◆ Supplied information
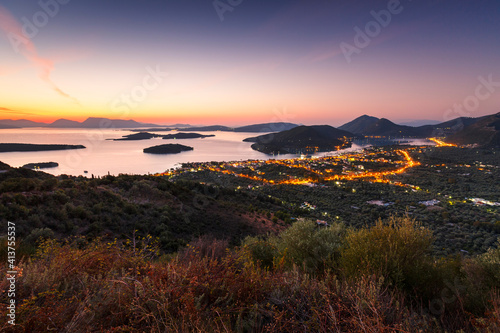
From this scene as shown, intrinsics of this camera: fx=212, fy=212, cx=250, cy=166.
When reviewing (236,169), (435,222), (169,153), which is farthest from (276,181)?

---

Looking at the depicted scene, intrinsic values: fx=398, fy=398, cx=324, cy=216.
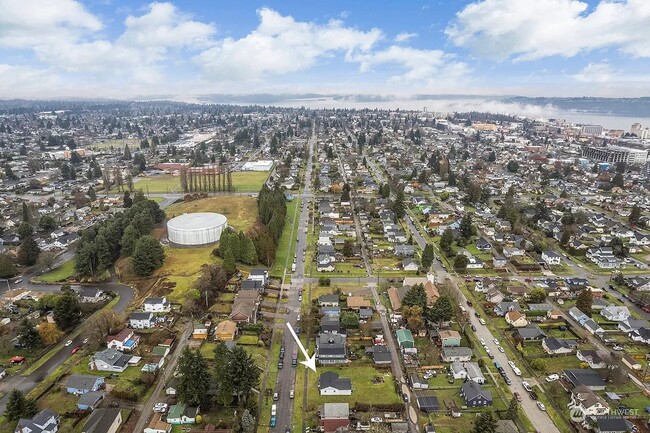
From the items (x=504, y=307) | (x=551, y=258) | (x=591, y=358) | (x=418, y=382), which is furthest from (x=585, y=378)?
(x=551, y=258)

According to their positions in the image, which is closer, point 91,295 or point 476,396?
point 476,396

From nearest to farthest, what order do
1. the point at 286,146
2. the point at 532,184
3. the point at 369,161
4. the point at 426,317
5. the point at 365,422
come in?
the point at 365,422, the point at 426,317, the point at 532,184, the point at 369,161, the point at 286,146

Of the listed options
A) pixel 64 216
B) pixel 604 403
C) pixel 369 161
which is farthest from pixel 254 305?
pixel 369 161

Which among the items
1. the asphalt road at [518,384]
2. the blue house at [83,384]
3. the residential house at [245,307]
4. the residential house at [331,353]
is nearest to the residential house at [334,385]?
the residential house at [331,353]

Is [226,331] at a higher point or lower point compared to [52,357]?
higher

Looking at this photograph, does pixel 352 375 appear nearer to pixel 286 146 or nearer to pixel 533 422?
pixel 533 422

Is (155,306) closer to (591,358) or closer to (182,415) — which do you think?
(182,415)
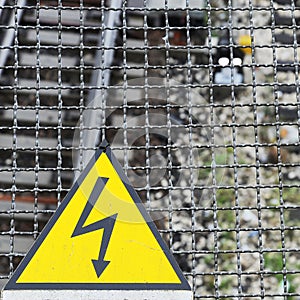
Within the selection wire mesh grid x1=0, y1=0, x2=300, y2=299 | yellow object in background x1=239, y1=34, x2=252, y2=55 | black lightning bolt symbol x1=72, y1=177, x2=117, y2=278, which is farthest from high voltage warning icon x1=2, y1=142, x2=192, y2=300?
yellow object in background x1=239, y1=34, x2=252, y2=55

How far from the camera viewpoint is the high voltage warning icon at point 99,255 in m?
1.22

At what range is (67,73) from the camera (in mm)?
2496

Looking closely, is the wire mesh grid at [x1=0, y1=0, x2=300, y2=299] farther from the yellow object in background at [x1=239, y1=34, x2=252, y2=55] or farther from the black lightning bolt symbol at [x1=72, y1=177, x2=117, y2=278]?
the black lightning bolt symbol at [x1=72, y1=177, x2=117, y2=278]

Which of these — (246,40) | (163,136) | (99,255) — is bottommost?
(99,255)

◆ Exercise directions
How many lines of the material above contain the word "mesh"? Reply with the number alone.

◆ Right answer
2